Include in the output the line containing "How far is point 563,418" and each subsequent line of the records, through the end, transcribed exactly. Add nothing else.

(Excerpt from a dataset)
+--

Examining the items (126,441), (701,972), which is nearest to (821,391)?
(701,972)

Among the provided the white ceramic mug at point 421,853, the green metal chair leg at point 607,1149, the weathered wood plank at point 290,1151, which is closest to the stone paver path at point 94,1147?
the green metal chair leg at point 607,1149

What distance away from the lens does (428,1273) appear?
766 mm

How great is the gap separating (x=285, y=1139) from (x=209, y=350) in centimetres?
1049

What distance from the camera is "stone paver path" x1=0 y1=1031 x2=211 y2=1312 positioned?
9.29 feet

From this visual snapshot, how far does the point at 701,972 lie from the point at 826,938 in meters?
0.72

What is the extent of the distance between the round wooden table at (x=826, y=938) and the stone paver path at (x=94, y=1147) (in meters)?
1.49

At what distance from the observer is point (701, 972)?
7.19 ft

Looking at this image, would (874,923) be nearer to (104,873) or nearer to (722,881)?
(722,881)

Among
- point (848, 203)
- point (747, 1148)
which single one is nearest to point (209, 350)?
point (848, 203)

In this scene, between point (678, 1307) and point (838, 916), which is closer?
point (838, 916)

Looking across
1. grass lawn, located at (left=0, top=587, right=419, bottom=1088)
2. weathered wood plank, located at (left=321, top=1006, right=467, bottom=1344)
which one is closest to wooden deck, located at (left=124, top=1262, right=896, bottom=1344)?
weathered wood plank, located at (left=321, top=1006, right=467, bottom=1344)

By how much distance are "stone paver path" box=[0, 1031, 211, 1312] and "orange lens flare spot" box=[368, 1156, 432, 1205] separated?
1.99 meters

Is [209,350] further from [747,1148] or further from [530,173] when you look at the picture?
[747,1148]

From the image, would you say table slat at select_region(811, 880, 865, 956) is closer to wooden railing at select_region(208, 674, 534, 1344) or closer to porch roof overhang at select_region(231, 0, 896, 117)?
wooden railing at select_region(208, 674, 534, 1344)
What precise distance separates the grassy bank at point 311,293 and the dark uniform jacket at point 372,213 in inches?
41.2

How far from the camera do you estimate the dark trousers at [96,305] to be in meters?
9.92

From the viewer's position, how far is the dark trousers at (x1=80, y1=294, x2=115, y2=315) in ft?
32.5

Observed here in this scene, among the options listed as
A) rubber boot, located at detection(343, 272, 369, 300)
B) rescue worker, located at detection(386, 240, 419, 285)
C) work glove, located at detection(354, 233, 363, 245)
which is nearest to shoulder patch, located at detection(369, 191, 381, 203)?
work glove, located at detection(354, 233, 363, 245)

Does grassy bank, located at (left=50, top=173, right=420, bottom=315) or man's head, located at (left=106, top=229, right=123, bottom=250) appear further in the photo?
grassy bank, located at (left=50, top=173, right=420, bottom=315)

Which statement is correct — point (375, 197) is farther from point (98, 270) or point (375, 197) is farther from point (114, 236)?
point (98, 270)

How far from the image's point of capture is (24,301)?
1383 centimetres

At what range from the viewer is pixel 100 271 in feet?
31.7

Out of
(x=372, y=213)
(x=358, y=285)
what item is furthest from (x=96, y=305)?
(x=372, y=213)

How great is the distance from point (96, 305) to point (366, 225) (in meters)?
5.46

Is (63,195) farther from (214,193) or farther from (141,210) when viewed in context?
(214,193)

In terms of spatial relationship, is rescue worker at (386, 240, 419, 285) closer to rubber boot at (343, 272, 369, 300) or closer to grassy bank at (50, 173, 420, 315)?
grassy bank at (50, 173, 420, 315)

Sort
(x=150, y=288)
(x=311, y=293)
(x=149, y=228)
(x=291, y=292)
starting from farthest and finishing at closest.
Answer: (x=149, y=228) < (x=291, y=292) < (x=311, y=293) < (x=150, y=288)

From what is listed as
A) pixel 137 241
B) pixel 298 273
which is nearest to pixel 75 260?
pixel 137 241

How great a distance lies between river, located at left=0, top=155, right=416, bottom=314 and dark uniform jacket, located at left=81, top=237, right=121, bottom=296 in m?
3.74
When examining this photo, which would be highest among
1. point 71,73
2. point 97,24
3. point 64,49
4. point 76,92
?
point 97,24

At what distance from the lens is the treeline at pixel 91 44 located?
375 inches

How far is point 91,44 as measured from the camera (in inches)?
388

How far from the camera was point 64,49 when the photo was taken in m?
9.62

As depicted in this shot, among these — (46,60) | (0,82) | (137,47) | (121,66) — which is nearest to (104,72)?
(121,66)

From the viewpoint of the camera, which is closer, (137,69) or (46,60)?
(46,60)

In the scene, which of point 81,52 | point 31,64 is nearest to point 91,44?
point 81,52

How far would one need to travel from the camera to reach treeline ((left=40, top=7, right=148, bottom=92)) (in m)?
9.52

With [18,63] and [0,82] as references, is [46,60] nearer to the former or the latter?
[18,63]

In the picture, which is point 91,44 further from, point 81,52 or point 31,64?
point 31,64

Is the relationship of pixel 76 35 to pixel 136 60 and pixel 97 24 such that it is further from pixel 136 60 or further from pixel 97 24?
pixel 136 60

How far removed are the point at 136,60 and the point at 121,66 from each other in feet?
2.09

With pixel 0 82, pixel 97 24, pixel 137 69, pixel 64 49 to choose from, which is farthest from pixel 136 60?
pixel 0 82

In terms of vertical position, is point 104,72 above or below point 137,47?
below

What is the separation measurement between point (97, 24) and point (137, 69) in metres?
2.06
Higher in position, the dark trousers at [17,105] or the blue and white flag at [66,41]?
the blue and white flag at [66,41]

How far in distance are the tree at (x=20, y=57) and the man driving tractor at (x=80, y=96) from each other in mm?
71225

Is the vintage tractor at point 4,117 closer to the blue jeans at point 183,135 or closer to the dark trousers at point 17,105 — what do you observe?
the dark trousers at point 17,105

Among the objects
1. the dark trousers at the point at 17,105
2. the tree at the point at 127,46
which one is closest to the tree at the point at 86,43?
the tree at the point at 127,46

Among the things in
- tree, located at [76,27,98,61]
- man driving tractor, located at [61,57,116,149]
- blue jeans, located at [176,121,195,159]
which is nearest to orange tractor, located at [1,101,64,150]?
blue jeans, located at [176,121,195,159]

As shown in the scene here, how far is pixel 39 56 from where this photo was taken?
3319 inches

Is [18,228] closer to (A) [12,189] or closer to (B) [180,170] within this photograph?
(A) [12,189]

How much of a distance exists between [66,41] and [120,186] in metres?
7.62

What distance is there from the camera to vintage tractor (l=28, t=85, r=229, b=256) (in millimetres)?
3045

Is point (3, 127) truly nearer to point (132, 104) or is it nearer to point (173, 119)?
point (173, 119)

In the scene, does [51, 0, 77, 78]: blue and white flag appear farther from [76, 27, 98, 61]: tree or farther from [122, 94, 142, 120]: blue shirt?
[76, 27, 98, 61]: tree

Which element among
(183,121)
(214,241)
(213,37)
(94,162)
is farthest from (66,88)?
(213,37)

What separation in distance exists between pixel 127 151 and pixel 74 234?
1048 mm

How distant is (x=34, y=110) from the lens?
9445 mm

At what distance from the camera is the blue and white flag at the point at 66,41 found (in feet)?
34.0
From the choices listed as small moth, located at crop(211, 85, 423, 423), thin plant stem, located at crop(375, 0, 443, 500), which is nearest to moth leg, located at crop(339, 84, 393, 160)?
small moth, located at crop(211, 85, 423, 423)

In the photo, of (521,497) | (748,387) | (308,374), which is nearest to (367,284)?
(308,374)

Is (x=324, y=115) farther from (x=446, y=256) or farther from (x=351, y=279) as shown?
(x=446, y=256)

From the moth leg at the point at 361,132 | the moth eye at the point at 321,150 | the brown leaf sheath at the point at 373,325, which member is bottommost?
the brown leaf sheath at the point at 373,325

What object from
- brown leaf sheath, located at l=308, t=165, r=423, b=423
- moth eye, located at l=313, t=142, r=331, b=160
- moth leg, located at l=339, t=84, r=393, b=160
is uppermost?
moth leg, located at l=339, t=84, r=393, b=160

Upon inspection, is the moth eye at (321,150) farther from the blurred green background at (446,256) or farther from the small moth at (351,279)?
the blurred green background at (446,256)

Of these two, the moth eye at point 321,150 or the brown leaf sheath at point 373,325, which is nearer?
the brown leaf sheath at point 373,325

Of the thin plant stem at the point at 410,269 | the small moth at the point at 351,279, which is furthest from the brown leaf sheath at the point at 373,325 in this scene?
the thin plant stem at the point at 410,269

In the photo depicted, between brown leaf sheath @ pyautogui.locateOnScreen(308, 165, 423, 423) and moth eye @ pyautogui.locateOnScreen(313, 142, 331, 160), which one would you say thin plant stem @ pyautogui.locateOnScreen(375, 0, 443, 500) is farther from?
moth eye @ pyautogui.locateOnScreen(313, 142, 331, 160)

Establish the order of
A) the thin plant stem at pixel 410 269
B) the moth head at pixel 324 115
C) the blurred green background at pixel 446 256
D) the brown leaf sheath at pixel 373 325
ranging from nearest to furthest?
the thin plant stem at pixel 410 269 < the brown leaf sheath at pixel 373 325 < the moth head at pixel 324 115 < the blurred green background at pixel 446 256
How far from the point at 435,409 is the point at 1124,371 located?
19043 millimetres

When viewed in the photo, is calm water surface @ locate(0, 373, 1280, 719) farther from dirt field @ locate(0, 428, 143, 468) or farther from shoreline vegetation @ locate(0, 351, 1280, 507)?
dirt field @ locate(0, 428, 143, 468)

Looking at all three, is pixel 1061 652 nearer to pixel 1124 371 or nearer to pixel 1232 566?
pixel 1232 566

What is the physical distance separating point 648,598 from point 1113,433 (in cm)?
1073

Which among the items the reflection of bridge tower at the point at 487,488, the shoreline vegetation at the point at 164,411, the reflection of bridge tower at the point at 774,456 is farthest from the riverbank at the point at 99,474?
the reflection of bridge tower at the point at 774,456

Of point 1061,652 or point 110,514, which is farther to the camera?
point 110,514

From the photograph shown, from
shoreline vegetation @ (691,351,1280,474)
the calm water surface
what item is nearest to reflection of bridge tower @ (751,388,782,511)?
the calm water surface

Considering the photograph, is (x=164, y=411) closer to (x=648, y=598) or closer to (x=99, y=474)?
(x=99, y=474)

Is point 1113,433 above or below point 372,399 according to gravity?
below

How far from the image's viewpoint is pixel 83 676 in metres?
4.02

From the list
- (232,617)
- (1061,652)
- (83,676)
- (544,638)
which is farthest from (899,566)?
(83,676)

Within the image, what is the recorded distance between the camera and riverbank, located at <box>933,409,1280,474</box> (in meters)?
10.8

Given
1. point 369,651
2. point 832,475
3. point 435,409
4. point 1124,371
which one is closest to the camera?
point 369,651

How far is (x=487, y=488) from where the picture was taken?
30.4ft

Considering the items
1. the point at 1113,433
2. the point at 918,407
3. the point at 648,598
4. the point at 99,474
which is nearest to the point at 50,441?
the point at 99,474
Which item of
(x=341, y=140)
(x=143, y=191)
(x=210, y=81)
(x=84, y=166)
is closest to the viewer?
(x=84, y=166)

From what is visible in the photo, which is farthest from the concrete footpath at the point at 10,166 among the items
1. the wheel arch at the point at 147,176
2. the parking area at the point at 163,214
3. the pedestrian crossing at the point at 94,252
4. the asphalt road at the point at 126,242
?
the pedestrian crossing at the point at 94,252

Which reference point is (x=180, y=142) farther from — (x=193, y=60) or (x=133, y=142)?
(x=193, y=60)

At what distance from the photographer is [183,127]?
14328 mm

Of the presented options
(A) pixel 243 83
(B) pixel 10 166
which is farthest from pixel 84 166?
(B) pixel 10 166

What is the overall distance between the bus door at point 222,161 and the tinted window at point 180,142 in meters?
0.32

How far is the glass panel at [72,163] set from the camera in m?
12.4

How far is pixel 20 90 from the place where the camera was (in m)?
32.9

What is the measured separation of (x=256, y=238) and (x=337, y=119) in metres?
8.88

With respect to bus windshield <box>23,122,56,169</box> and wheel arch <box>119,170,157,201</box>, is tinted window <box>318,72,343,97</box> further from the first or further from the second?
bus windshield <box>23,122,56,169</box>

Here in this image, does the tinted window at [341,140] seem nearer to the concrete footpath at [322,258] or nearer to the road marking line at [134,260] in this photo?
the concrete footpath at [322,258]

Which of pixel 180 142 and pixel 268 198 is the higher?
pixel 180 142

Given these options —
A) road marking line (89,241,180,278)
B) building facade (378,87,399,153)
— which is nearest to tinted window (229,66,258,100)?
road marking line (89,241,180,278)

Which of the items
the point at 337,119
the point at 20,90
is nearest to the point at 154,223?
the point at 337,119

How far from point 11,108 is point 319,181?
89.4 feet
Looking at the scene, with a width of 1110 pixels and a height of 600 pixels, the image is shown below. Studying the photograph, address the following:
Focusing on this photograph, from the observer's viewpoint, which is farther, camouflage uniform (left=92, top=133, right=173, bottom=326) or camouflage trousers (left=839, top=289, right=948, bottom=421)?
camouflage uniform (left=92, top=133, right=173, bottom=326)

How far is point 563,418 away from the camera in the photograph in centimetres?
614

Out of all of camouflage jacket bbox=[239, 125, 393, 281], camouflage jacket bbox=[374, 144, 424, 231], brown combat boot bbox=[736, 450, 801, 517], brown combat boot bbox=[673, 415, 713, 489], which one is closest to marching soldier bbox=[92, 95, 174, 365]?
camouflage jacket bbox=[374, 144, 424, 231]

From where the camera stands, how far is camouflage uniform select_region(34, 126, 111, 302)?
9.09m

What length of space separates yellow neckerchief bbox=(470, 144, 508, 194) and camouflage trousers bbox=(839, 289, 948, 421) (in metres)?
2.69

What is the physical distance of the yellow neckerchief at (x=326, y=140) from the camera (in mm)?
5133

+--

## RESULT OF THE TASK
How far is point 563,418 away from the camera in the photograph in centimetres?
614

Out of all of camouflage jacket bbox=[239, 125, 393, 281], camouflage jacket bbox=[374, 144, 424, 231], brown combat boot bbox=[736, 450, 801, 517], brown combat boot bbox=[673, 415, 713, 489], which one is closest to marching soldier bbox=[92, 95, 174, 365]?
camouflage jacket bbox=[374, 144, 424, 231]

From where the camera stands, how far is camouflage uniform select_region(34, 126, 111, 302)?
9.09m

What length of space separates yellow neckerchief bbox=(470, 144, 508, 194) and camouflage trousers bbox=(839, 289, 948, 421) (in metres)?
2.69

What is the physical distance of the yellow neckerchief at (x=326, y=140) from the camera (in mm)?
5133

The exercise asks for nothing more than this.